Actividades por realizar —
a: Vuelve a escribir, sin ningún cambio, el fragmento del texto sobre la corrupción que comienza en las palabras "Desde esta perspectiva" y termina después de "de la sociedad.".
b: Según el texto sobre la corrupción, ¿qué no hace, de ninguna manera, esta forma de apreciar la corrupción respecto de quien la comete?

Texto fuente —
------------------------------

Desde esta perspectiva alterna, el alimento de la corrupción que inunda nuestra realidad cotidiana, permanece en la elevada suma de eventos donde los ciudadanos desatendemos las más elementales y variadas normas y principios de orden, que orientan nuestras relaciones, entre individuos y hacia el todo. Esa es una realidad y a la vez una mala noticia. Lo es porque, muy probablemente (y muy com-probablemente) quien comete actos de corrupción a gran escala, lo hace bajo los auspicios de la opacidad que producen la acumulación de actos, aparentemente insignificantes, de desapego a las más elementales normas de convivencia ciudadana,  de parte de los miembros de la sociedad.
Esta forma de apreciar a la corrupción, de ninguna manera exime de responsabilidad ni otorga impunidad a quien la comete. No es una forma de justificación ni un paliativo por su abyección.

------------------------------

Registros de datos —
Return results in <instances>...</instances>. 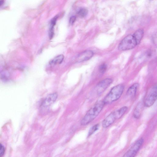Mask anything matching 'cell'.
<instances>
[{"mask_svg":"<svg viewBox=\"0 0 157 157\" xmlns=\"http://www.w3.org/2000/svg\"><path fill=\"white\" fill-rule=\"evenodd\" d=\"M139 85V84L136 83L133 84L130 86L127 91V95L131 98L134 97L136 95Z\"/></svg>","mask_w":157,"mask_h":157,"instance_id":"8fae6325","label":"cell"},{"mask_svg":"<svg viewBox=\"0 0 157 157\" xmlns=\"http://www.w3.org/2000/svg\"><path fill=\"white\" fill-rule=\"evenodd\" d=\"M107 66L105 63L102 64L99 67V71L101 73H105L106 70Z\"/></svg>","mask_w":157,"mask_h":157,"instance_id":"e0dca14e","label":"cell"},{"mask_svg":"<svg viewBox=\"0 0 157 157\" xmlns=\"http://www.w3.org/2000/svg\"><path fill=\"white\" fill-rule=\"evenodd\" d=\"M93 52L91 50H86L79 54L76 59V62L80 63L86 61L93 56Z\"/></svg>","mask_w":157,"mask_h":157,"instance_id":"9c48e42d","label":"cell"},{"mask_svg":"<svg viewBox=\"0 0 157 157\" xmlns=\"http://www.w3.org/2000/svg\"><path fill=\"white\" fill-rule=\"evenodd\" d=\"M57 97L58 94L56 93L48 94L42 101L41 106L44 108L49 107L56 101Z\"/></svg>","mask_w":157,"mask_h":157,"instance_id":"ba28073f","label":"cell"},{"mask_svg":"<svg viewBox=\"0 0 157 157\" xmlns=\"http://www.w3.org/2000/svg\"><path fill=\"white\" fill-rule=\"evenodd\" d=\"M127 109L128 107L124 106L110 113L103 121V127L106 128L109 127L116 120L121 118L126 112Z\"/></svg>","mask_w":157,"mask_h":157,"instance_id":"3957f363","label":"cell"},{"mask_svg":"<svg viewBox=\"0 0 157 157\" xmlns=\"http://www.w3.org/2000/svg\"><path fill=\"white\" fill-rule=\"evenodd\" d=\"M112 80L110 78H106L99 82L97 85L95 90L98 96L101 95L112 83Z\"/></svg>","mask_w":157,"mask_h":157,"instance_id":"52a82bcc","label":"cell"},{"mask_svg":"<svg viewBox=\"0 0 157 157\" xmlns=\"http://www.w3.org/2000/svg\"><path fill=\"white\" fill-rule=\"evenodd\" d=\"M88 10L85 8H81L78 12V14L81 17H85L88 13Z\"/></svg>","mask_w":157,"mask_h":157,"instance_id":"9a60e30c","label":"cell"},{"mask_svg":"<svg viewBox=\"0 0 157 157\" xmlns=\"http://www.w3.org/2000/svg\"><path fill=\"white\" fill-rule=\"evenodd\" d=\"M144 141L143 138H141L138 140L124 155L123 156L125 157H134L142 146Z\"/></svg>","mask_w":157,"mask_h":157,"instance_id":"8992f818","label":"cell"},{"mask_svg":"<svg viewBox=\"0 0 157 157\" xmlns=\"http://www.w3.org/2000/svg\"><path fill=\"white\" fill-rule=\"evenodd\" d=\"M144 105V102H140L137 104L133 114V116L135 118L138 119L140 117L143 110Z\"/></svg>","mask_w":157,"mask_h":157,"instance_id":"30bf717a","label":"cell"},{"mask_svg":"<svg viewBox=\"0 0 157 157\" xmlns=\"http://www.w3.org/2000/svg\"><path fill=\"white\" fill-rule=\"evenodd\" d=\"M4 3V0H0V6L1 7Z\"/></svg>","mask_w":157,"mask_h":157,"instance_id":"44dd1931","label":"cell"},{"mask_svg":"<svg viewBox=\"0 0 157 157\" xmlns=\"http://www.w3.org/2000/svg\"><path fill=\"white\" fill-rule=\"evenodd\" d=\"M138 45L133 35L129 34L125 37L121 42L118 46L120 51L131 49Z\"/></svg>","mask_w":157,"mask_h":157,"instance_id":"277c9868","label":"cell"},{"mask_svg":"<svg viewBox=\"0 0 157 157\" xmlns=\"http://www.w3.org/2000/svg\"><path fill=\"white\" fill-rule=\"evenodd\" d=\"M144 34L143 29H140L137 30L133 34L137 44H139L142 40Z\"/></svg>","mask_w":157,"mask_h":157,"instance_id":"4fadbf2b","label":"cell"},{"mask_svg":"<svg viewBox=\"0 0 157 157\" xmlns=\"http://www.w3.org/2000/svg\"><path fill=\"white\" fill-rule=\"evenodd\" d=\"M153 43L157 47V30L155 33L152 38Z\"/></svg>","mask_w":157,"mask_h":157,"instance_id":"ac0fdd59","label":"cell"},{"mask_svg":"<svg viewBox=\"0 0 157 157\" xmlns=\"http://www.w3.org/2000/svg\"><path fill=\"white\" fill-rule=\"evenodd\" d=\"M76 20L75 16H73L71 17L69 19V23L71 25L73 24L75 22Z\"/></svg>","mask_w":157,"mask_h":157,"instance_id":"ffe728a7","label":"cell"},{"mask_svg":"<svg viewBox=\"0 0 157 157\" xmlns=\"http://www.w3.org/2000/svg\"><path fill=\"white\" fill-rule=\"evenodd\" d=\"M58 17V16L57 15L54 17L51 20L49 30V36L50 39H52L54 34V28L56 24V21Z\"/></svg>","mask_w":157,"mask_h":157,"instance_id":"7c38bea8","label":"cell"},{"mask_svg":"<svg viewBox=\"0 0 157 157\" xmlns=\"http://www.w3.org/2000/svg\"><path fill=\"white\" fill-rule=\"evenodd\" d=\"M124 89V85L120 84L113 87L103 100L105 105L108 104L118 100Z\"/></svg>","mask_w":157,"mask_h":157,"instance_id":"7a4b0ae2","label":"cell"},{"mask_svg":"<svg viewBox=\"0 0 157 157\" xmlns=\"http://www.w3.org/2000/svg\"><path fill=\"white\" fill-rule=\"evenodd\" d=\"M105 105L103 100L99 101L95 103L82 118L81 124L86 125L94 120L99 114Z\"/></svg>","mask_w":157,"mask_h":157,"instance_id":"6da1fadb","label":"cell"},{"mask_svg":"<svg viewBox=\"0 0 157 157\" xmlns=\"http://www.w3.org/2000/svg\"><path fill=\"white\" fill-rule=\"evenodd\" d=\"M99 124H98L92 127L88 132V136H90L97 131L99 128Z\"/></svg>","mask_w":157,"mask_h":157,"instance_id":"2e32d148","label":"cell"},{"mask_svg":"<svg viewBox=\"0 0 157 157\" xmlns=\"http://www.w3.org/2000/svg\"><path fill=\"white\" fill-rule=\"evenodd\" d=\"M64 58V56L63 55L57 56L49 61V64L51 65H56L61 63Z\"/></svg>","mask_w":157,"mask_h":157,"instance_id":"5bb4252c","label":"cell"},{"mask_svg":"<svg viewBox=\"0 0 157 157\" xmlns=\"http://www.w3.org/2000/svg\"><path fill=\"white\" fill-rule=\"evenodd\" d=\"M5 148L4 146L0 144V157H1L4 155L5 152Z\"/></svg>","mask_w":157,"mask_h":157,"instance_id":"d6986e66","label":"cell"},{"mask_svg":"<svg viewBox=\"0 0 157 157\" xmlns=\"http://www.w3.org/2000/svg\"><path fill=\"white\" fill-rule=\"evenodd\" d=\"M157 100V85L152 87L145 96L144 103V105L149 107Z\"/></svg>","mask_w":157,"mask_h":157,"instance_id":"5b68a950","label":"cell"}]
</instances>
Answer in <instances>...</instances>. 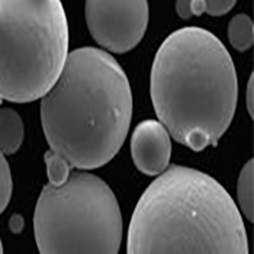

------------------------------

Soluciones a continuación —
a:
Desde esta perspectiva alterna, el alimento de la corrupción que inunda nuestra realidad cotidiana, permanece en la elevada suma de eventos donde los ciudadanos desatendemos las más elementales y variadas normas y principios de orden, que orientan nuestras relaciones, entre individuos y hacia el todo. Esa es una realidad y a la vez una mala noticia. Lo es porque, muy probablemente (y muy com-probablemente) quien comete actos de corrupción a gran escala, lo hace bajo los auspicios de la opacidad que producen la acumulación de actos, aparentemente insignificantes, de desapego a las más elementales normas de convivencia ciudadana,  de parte de los miembros de la sociedad.

b: No lo exime de responsabilidad ni le otorga impunidad.